Well done and congrats to Bowen, Joost, David, and the other authors!
Minor Criticisms:
We argue that this traditional perspective is more complicated when viewed in light of chain-ofthought monitorability. Specifically, we have shown that incorporating CoT monitors into the RL rewards—a form of process-based supervision—can increase obfuscation and reduce interpretability. We advocate for maintaining a degree of outcome-based supervision to ensure that models can freely express their reasoning in CoT with minimal constraints. Denser supervision signals such as SFT are also being used to optimize CoTs [58], and it is unclear the effect these have on downstream monitorability. Moreover, there may be methods to productively use process-based supervision while retaining the monitoring benefits of unrestricted CoTs, e.g. by only applying process-supervision to part of the CoT. Understanding the cost-benefit trade-offs of using process-based supervision while retaining, or possibly even improving, the monitorability of CoTs remains an exciting and open area for future research.

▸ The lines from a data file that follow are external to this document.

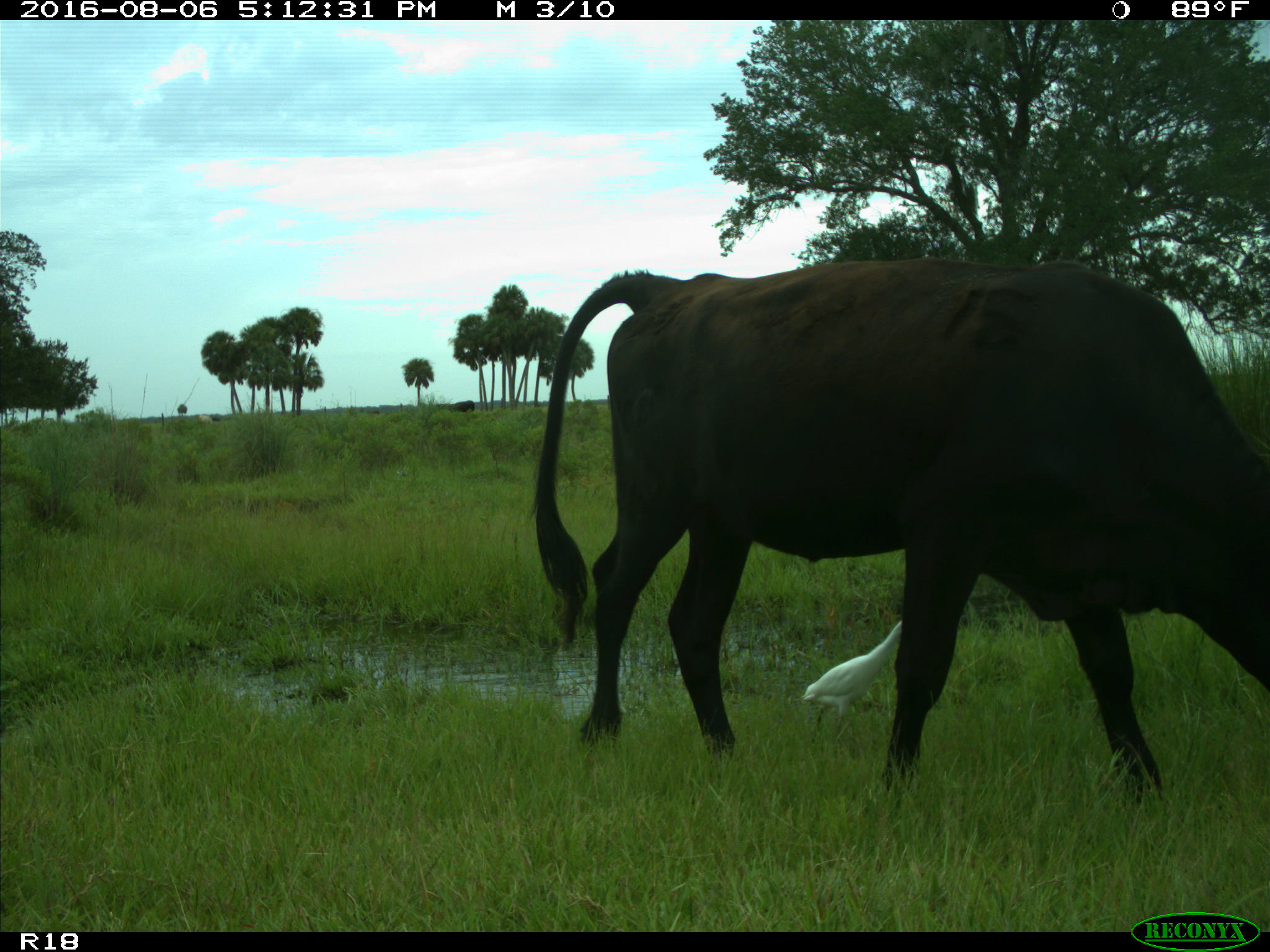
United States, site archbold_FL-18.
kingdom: Animalia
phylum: Chordata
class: Mammalia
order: Artiodactyla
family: Bovidae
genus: Bos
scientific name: Bos taurus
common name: domestic cow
Bos taurus (domestic cow).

So, my take is, pure process-based feedback is probably fairly safe (from reward hacking and obfuscated CoT) the problem is that it's not competitive. It trains imitating the teacher-model. Imitation is relatively safe/benign but also I predict will not lead to the highest benchmark scores. Pure outcome-based feedback gets you reward hacking and misalignment like crazy, BUT that's OK because you can see it happening in the CoT! (with some caveats of course, e.g. not necessarily especially as the models get really smart). So the bottom line takeaway I'd give is: Process-based and outcome-based are fine in isolation, but they should not be mixed.
They say above "there may be methods to productively use process-based supervision while retaining the monitoring benefits of unrestricted CoTs, e.g. by only applying process-supervision to part of the CoT." This sounds like maybe they are talking about the shoggoth/face distinction, or something in that direction! Yay!
Do you have a sense of what I, as a researcher, could do?
I sense that having users/companies want faithful CoT is very important.. In-tune users, as. nostalgebraist points out, will know how to use CoTs to debug LLMs. But I'm not sure whether this represents only 1% of users, so big labs just won't care. Maybe we need to try and educate more users about this. Maybe reach out to people who tweet about LLM best use cases to highlight this?